Uber Eats rolled out its new fees structure this week, and most people are confused about what the new fees mean. Instead of a booking fee for each order, Uber is now splitting up its fee into a delivery and service fee, and adding a small order fee of $2 when your order total is less than $10. Here’s what it actually means.
From the homepage of the app, you can see the delivery fees. Ranging from 49 cents to $3.99 in New York, at a glance it looks more appealing and affordable than the previous fees of $2.49 to $6.49. But once you start adding items to your cart and reach the order page, you can scroll to see an additional service fee that’s 15 percent of your order total. The new delivery fee plus service fee add up to roughly what the old booking fee used to be — plus or minus a few dollars or cents. So to casual customers, at a glance, the low delivery fees from the homepage can be misleading.
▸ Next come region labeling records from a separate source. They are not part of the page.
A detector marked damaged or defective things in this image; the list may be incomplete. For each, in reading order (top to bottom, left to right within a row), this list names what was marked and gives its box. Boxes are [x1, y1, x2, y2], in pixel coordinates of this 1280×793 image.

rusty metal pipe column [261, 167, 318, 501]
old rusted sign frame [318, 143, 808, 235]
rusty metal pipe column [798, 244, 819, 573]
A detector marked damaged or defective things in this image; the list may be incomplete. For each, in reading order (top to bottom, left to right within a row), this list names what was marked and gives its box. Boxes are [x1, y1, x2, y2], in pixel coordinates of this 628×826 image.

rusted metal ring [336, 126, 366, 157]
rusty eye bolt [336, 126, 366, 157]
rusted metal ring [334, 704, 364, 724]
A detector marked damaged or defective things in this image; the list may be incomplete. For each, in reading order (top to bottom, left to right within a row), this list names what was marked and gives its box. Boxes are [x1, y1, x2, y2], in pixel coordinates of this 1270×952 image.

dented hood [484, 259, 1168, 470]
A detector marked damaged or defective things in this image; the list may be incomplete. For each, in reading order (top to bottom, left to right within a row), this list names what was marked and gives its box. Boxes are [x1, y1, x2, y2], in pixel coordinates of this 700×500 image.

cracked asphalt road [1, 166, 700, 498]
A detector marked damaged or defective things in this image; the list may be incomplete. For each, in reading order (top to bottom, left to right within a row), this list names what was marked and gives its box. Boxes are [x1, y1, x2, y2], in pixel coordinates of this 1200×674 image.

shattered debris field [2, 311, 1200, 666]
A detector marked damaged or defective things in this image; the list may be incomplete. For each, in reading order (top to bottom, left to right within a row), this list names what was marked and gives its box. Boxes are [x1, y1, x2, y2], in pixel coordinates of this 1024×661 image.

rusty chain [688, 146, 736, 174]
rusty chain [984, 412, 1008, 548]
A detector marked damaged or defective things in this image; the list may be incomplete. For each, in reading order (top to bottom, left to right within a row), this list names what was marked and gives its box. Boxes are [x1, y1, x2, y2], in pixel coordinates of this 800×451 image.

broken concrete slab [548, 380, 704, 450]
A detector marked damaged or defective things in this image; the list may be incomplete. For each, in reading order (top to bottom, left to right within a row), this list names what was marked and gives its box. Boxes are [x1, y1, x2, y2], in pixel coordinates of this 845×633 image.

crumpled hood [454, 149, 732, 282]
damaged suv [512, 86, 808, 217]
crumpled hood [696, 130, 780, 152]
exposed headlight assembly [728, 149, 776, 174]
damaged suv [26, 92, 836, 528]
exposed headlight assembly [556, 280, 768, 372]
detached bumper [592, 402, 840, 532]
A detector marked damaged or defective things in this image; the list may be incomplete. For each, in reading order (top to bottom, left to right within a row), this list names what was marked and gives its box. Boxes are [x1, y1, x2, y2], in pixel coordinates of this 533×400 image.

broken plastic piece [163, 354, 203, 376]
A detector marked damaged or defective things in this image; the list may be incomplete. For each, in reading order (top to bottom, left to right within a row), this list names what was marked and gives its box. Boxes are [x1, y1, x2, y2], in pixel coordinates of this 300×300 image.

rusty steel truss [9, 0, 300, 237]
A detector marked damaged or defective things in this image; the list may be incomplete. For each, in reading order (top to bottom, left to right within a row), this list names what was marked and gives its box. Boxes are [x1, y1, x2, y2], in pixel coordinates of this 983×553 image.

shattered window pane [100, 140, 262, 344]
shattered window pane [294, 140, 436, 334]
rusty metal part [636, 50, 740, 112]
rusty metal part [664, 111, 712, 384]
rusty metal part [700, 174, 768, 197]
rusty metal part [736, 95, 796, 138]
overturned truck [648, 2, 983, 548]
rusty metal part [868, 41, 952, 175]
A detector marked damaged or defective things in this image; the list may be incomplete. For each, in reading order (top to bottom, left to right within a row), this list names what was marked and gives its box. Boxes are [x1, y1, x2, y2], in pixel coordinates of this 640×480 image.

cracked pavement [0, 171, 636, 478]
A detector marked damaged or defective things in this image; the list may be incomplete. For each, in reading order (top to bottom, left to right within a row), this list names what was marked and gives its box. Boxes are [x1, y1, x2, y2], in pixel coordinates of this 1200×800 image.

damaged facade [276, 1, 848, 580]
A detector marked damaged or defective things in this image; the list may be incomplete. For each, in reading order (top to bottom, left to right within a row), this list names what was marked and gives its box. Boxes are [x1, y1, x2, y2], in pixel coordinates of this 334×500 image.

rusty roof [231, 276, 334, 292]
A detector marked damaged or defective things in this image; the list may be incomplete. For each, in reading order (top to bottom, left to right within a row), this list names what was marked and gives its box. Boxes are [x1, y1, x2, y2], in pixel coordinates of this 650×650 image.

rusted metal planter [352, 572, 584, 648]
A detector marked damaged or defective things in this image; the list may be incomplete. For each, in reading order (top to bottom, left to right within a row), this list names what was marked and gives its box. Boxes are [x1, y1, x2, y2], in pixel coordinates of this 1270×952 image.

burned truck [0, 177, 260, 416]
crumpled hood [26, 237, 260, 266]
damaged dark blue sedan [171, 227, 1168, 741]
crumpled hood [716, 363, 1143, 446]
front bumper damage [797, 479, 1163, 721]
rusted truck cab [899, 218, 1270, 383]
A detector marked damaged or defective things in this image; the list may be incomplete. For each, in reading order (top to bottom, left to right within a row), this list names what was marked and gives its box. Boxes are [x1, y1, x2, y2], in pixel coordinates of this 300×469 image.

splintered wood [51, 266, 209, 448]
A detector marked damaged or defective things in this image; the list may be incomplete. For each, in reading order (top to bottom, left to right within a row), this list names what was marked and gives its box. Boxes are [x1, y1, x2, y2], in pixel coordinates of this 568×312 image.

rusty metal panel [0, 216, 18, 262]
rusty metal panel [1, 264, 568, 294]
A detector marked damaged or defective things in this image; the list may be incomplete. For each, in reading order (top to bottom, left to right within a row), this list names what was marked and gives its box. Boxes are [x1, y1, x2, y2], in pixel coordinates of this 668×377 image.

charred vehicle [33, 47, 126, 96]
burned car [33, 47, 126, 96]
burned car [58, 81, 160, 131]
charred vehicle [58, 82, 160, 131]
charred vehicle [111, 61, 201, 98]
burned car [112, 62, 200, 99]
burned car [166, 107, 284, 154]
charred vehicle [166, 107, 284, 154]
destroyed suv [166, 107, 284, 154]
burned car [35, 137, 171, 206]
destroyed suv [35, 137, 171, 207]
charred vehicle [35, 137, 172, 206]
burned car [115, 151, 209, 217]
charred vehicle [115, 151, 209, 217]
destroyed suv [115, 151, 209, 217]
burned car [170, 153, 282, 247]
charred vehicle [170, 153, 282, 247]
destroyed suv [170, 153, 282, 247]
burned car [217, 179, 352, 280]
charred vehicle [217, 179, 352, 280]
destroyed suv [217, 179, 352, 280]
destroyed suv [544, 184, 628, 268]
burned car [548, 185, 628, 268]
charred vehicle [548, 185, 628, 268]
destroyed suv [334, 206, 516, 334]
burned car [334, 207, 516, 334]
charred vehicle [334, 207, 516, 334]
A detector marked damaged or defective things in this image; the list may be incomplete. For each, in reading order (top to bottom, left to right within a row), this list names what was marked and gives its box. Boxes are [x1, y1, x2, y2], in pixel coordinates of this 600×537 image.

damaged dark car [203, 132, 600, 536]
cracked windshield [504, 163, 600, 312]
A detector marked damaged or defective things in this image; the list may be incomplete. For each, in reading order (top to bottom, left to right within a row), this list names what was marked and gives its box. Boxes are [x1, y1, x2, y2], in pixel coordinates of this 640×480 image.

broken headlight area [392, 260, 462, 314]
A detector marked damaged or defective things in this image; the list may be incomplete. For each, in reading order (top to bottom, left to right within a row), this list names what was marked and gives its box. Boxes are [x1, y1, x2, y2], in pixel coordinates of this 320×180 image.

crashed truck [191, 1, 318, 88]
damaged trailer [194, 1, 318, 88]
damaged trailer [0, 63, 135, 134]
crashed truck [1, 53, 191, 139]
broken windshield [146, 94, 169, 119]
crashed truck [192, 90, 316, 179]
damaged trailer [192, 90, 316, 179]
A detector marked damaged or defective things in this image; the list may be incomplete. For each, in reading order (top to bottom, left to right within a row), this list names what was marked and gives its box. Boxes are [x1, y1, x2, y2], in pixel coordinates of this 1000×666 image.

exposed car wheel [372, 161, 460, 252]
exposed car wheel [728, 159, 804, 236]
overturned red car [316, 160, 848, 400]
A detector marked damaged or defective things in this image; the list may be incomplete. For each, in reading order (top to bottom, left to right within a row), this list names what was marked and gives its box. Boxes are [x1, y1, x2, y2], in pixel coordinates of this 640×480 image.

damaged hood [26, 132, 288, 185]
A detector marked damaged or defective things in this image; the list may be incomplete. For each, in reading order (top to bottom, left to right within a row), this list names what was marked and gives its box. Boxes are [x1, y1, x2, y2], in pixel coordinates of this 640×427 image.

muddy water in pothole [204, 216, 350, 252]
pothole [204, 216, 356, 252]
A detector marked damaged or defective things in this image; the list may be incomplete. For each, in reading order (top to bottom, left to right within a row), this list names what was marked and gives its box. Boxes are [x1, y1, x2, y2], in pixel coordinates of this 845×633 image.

…Compounding the confusion, drivers don’t receive a cut of the delivery fee. Uber pays drivers a per-mile rate based on how far they’ve driven, regardless of what the passenger is paying. Drivers get a fixed fee for pickup at the restaurant, a fixed drop-off fee for each location, and a rate based on distance traveled. Meanwhile, the customer pays Uber an assortment of fees. Restaurants pay Uber a service fee and then Uber makes whatever is leftover after paying the driver.
What that adds up to is actually very little for the driver, says Campbell. He says that “based off surveys we’ve run in the past, Uber Eats pays the lowest of the major food/delivery services (Postmates, DoorDash, Caviar, Amazon Flex).”